Sending StatsD events for non-fatal errors

Shopify / camus

Kafka->HDFS pipeline from LInkedIn. It is a mapreduce job that does distributed data loads out of Kafka.

7 stars 4 forks source link

Sending StatsD events for non-fatal errors #135

Closed dterror-zz closed 6 years ago

dterror-zz commented 6 years ago

File errors and ETL errors that get rescued by the system get logged at the end of the execution. We want to also emit an event to StatsD so we properly track it.

Mmm, so I was able to test it locally but reproducing a kafka reading exception.

@olessia camus-errors too generic a metric name?

olessia commented 6 years ago

camus-errors is generic enough, since we don't actually check what the error was. Now, just heads up, this would also catch things like the "max pull time" which we already alert on and which is not fatal. Might be a bit chatty, but no harm in trying it out

dterror-zz commented 6 years ago

max pull time dang that's true.
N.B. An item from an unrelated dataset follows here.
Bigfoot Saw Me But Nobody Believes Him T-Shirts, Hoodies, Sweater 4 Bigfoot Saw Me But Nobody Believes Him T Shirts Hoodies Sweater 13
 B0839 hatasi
It will get chatty, I wonder if I can filter those (I'll try it out).

dterror-zz commented 6 years ago

I've added instrumentation for close-to-earliest-offset as well.

olessia commented 6 years ago

That's a great idea, but maybe we can change the alert condition? The email is very chatty, and ideally we would filter things like The current offset is too close to the earliest offset, Camus might be falling behind: trekkie.overseer.clickstream uri:tcp://kafka1.data-chi.shopifydc.com:9092 leader:1 partition:1 earliest_offset:187 offset:187 latest_offset:189 avg_msg_size:2906 estimated_size:5812. What do you think?

dterror-zz commented 6 years ago

I've tried to reduce the noise by adding an absolute threshold on the check for offset too close to earliest offset log/email. It's not perfect, but it'll exclude cases where the processing is not falling behind, but the topic is very sparse. Thoughts?